09:28 今日発表された Claude Managed Agents の新機能は 3 つです。複雑なタスクを解決するためにエージェント群を作成するための「マルチエージェントオーケストレーション」、成功の基準を設定し Claude が反復実行して達成を目指す「アウトカム」（Ralph loop に似ています）、そして Claude が過去のセッションを検証して見落としを発見し自己改善を行う「ドリーミング」です。

09:28 それでは例として、月面へのドローン着陸を想定した製品の構築デモをご覧ください。

09:30 この作業を完了させるために、司令官（Commander）、検出器（Detector）、ナビゲーター（Navigator）の複数のエージェントが連携します。デモの中で少し混乱してしまいましたが、セッション後に詳細なノートが公開されることを願っています。

09:32 「ドリーミング」は非常に興味深く見えます。夜間にタスクを実行し、過去のセッションを検査して新しい記憶を作成できます。この例では「descent-playbook.md」というファイルが作成されました。

09:33 マルチエージェントのオーケストレーションとアウトカムはどちらもパブリックベータです。ドリーミングは研究プレビュー版です。この 2 つのカテゴリーの違いが何なのかは確信がありません。

09:34 次に登壇するのは、Claude Code の製品責任者である Cat Wu です。

09:34 「Sonnet 3.7 が当社の最上位モデルだった頃、生産環境のデータベースで Claude Code を信頼していただきありがとうございます。」（素晴らしいですね）

09:36 Dreams のドキュメントはこちらです。試すにはアクセスをリクエストする必要があるようです（そのため「研究プレビュー」となっています）。

09:37 Claude Code は CLI から始まりました。最新のカスタマイズ機能と最も高い制御性を提供します。
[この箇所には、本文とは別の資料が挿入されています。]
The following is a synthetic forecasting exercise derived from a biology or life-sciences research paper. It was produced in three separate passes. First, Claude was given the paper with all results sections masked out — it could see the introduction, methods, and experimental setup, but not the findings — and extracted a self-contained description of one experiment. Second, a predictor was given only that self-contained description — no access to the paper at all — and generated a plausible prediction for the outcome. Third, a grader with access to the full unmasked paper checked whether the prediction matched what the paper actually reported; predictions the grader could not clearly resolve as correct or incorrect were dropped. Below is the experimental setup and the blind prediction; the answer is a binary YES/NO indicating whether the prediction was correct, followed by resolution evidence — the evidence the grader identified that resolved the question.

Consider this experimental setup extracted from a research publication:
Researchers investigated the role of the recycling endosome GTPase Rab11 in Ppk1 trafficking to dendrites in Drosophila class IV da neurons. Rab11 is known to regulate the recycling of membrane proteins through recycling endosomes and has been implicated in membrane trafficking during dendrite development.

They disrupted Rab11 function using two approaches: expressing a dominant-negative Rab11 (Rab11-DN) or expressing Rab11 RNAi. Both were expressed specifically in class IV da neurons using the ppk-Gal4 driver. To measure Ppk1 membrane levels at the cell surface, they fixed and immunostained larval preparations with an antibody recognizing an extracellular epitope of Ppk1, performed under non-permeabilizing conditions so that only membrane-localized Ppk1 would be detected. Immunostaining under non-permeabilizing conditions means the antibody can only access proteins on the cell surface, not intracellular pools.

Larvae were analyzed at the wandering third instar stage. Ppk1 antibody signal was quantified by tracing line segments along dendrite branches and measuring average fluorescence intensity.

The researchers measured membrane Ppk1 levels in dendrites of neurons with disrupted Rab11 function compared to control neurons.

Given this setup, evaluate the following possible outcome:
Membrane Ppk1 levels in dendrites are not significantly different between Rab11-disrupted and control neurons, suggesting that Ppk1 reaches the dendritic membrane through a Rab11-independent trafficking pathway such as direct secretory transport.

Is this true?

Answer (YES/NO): NO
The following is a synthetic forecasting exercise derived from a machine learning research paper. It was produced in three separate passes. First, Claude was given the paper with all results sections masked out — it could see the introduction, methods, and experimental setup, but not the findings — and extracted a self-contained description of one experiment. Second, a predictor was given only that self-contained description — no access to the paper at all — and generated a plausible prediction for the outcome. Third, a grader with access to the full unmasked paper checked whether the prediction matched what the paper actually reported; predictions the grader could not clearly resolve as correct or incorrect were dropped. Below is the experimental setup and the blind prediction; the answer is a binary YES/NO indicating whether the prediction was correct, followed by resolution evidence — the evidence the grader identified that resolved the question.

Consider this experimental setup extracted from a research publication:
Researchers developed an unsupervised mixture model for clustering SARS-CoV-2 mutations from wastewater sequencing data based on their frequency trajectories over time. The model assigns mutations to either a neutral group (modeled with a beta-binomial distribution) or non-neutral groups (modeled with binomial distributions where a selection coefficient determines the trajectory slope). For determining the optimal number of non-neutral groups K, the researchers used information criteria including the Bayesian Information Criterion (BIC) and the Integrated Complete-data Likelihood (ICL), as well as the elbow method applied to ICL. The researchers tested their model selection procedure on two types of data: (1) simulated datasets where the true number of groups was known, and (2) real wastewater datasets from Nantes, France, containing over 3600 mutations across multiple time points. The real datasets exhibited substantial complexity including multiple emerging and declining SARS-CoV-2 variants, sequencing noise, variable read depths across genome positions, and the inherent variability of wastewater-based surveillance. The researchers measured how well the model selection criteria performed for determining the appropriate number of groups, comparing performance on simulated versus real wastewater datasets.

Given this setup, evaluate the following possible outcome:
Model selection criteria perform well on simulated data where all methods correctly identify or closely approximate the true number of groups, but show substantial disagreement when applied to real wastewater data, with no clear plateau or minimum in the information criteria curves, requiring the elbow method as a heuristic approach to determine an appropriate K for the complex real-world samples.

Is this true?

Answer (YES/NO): NO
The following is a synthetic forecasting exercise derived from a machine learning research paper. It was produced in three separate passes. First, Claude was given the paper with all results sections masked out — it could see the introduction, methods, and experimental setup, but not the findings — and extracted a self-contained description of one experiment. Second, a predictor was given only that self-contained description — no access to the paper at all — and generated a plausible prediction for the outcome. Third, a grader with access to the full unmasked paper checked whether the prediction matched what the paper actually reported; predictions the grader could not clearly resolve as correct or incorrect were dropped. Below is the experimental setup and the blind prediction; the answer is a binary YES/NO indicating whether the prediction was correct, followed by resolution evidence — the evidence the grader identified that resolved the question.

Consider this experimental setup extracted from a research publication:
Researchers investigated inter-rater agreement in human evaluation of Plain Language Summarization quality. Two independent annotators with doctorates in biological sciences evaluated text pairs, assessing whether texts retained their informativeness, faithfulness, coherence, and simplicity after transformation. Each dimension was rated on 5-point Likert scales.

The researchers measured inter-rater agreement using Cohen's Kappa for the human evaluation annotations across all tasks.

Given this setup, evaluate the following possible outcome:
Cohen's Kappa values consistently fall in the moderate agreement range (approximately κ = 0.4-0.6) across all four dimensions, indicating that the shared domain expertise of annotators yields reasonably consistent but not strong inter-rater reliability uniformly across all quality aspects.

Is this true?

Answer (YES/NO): NO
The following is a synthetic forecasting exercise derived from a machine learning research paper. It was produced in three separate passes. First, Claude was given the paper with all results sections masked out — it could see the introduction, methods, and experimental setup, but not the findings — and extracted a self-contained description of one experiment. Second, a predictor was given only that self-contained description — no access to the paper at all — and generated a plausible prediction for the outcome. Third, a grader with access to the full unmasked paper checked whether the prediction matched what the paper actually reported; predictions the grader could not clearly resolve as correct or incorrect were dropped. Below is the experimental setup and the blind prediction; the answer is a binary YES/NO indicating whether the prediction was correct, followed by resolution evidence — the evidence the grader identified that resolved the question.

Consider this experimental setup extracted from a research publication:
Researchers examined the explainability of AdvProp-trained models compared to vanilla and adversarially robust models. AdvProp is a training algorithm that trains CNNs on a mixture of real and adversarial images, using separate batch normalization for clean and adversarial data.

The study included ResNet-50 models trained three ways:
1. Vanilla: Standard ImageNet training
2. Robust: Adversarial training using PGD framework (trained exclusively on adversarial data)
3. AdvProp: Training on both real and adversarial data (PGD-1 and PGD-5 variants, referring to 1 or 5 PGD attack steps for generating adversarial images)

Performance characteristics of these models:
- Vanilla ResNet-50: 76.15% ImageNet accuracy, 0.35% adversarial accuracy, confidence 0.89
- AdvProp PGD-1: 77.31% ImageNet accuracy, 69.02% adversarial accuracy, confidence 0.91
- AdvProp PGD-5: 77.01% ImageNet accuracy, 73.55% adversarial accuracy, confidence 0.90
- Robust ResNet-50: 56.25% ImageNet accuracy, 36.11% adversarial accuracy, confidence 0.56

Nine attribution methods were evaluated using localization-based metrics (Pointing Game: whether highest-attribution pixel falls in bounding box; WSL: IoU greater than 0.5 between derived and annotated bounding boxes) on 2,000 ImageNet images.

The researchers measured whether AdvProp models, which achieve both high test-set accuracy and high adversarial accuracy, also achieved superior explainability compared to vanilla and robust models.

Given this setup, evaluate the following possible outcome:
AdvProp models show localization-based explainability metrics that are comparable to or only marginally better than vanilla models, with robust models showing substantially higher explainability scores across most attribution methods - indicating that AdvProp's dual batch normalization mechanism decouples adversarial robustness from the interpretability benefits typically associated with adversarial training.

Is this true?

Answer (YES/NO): NO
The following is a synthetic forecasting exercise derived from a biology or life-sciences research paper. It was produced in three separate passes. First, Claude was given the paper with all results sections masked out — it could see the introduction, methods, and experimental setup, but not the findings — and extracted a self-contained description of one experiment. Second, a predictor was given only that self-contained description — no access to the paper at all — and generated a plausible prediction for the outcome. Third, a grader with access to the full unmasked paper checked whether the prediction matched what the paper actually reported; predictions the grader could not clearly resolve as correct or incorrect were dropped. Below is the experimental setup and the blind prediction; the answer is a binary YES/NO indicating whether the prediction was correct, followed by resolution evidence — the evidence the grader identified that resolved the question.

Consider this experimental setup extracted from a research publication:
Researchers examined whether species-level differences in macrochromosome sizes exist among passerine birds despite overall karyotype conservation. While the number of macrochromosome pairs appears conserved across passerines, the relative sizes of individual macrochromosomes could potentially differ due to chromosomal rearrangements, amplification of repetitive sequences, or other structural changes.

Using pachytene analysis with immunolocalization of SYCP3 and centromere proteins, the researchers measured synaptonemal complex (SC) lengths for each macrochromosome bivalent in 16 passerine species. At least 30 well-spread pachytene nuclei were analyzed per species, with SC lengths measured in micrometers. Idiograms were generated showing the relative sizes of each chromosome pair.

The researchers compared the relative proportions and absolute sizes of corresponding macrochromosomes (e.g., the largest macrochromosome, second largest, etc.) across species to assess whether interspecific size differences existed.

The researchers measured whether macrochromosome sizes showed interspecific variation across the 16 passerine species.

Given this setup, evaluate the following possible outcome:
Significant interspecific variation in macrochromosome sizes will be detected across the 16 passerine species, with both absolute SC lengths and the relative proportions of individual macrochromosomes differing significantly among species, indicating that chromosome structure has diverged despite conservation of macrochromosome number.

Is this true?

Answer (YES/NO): YES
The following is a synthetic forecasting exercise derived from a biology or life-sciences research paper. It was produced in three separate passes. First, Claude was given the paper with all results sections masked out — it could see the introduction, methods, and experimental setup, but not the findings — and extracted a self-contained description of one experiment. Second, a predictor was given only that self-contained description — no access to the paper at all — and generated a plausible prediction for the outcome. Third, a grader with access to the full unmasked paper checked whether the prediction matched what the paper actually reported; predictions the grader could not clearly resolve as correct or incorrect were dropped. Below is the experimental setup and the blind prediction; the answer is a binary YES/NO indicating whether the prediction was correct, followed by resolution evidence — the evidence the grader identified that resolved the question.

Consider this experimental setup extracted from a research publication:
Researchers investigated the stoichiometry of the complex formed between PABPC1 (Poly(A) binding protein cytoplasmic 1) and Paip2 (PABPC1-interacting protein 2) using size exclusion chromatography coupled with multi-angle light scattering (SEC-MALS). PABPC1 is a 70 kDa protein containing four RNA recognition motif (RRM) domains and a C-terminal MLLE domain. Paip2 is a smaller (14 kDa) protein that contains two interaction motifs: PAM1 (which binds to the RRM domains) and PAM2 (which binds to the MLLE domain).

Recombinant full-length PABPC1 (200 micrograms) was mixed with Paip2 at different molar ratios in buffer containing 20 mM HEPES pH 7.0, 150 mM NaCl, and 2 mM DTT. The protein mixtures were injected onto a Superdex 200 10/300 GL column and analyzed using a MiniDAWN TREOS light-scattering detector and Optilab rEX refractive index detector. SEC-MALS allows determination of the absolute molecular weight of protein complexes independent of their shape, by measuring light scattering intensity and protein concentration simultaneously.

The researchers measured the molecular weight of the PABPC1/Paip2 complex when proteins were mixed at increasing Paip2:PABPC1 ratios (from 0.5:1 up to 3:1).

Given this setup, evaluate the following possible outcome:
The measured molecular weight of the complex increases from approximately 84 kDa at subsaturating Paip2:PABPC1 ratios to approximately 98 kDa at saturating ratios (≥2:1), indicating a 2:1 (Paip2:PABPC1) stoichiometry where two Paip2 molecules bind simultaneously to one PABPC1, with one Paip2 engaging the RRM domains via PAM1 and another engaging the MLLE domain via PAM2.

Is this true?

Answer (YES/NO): YES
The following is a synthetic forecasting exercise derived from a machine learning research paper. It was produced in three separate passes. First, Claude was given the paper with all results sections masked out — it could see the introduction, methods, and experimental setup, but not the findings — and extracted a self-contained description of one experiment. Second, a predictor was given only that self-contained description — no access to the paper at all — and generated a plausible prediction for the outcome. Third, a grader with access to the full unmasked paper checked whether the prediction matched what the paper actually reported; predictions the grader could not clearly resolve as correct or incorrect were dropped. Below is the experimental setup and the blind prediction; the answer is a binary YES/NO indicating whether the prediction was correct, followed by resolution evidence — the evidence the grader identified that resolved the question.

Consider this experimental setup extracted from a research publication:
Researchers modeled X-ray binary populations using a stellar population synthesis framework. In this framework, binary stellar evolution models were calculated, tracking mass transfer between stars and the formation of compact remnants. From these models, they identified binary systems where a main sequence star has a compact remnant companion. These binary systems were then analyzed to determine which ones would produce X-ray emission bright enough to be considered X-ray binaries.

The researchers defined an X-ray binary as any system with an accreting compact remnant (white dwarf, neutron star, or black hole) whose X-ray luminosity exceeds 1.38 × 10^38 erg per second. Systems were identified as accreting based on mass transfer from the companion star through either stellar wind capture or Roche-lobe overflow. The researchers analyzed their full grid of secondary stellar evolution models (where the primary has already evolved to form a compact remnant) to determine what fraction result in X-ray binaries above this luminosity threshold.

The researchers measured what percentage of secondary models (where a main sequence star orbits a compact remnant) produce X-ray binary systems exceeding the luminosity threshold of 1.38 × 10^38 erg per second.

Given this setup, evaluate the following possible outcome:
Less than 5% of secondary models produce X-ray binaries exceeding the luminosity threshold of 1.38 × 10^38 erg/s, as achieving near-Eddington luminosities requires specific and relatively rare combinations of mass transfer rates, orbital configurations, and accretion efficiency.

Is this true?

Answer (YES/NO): NO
その後、IDE が追加されました。同じエージェントが UI 上で動作し、コード変更をより容易に追跡できる環境です。最新のインターフェースはデスクトップ版の Claude Code です。フルスクリーン GUI、フルスクリーンプレビュー、画像表示、リッチな出力を望む人向けのプラットフォームです。

09:37 IDE とデスクトップアプリの両方は、外部開発者も自らの用途で使用できる同じ Claude Agent SDK を基盤に構築されています。

09:38 「コードレビューにかける時間を減らしたいというご要望を伺いました」とのこと。そこで、Anthropic の全チームで利用されている Code Review を立ち上げました。

09:38 リモートエージェントを使えば、スマートフォンからラップトップを操作できます。私は代わりにスマートフォン上で Web 版の Claude Code を使用しており、そのためわざわざラップトップをどこかに開きっぱなしにする必要もありません。

09:39 私は以前「CI の自動修正」という機能を見たことがありません。これは PR に対して自動的に修正を行うものです。それに関する資料で見つかったのは、こちらのリリースノートエントリだけです。

09:41 現在、Claude Code の顧客である Shopify や Mercado Libre（エンジニアが 23,000 名も在籍！）について自慢しています。彼らは「今年第 3 四半期までにコーディングの 90% を自律的に実行する」という目標を掲げています。

09:42 Cat が言及した点で、私も注目していることがあります。経営陣やマネージャーが再びコードを書く作業に直接携わるようになっていることです。有用な貢献をするために必要な時間が以前ほど長くは不要になったためです。

09:43 次に登壇するのは、Claude Code を生み出した Boris Cherny です。「今日私たちが目撃しているすべてのことは、私が毎日 Claude Code の開発に関わっているにもかかわらず、まだ魔法のように感じられます。」

09:44 Boris は Claude デスクトップアプリを使ってデモを実行しています。「Claude は ACME のダッシュボードへの返金機能の追加に取り組んでいます」。二重払いを防ぐための冪等性（idempotency）、複数通貨の処理、コンプライアンスチーム向けの監査ログなどです。開発中の Web UI が右側のパネルに表示されており、そこで Claude が実際に UI を操作し、エッジケースのバグを発見している様子を確認できます。

09:45 …しかし、Boris は Claude デスクトップアプリ内で複数のセッションを同時に実行しており、それらの間を切り替えて、どのセッションで入力を必要としているかを確認できます。「今後、多くのコードは非同期（async）方式で書かれるようになる我们认为しています。」

09:46 ボリスは、今日の彼のコードの多くがルーチンによって構築されていると述べています。「ルーチンは高次プロンプトです。」

09:46 「ルーチンを使えば、開発者は非同期自動化を設定でき、PR がマージ準備完了の状態になっているのを朝に迎えることができます。」

09:48 PR の自動修正に関するアイデアは、「PR を所有する人が赤い X を見ることは決してない」という点にあります。Claude が Claude Code に自身に対してプロンプトを投げています。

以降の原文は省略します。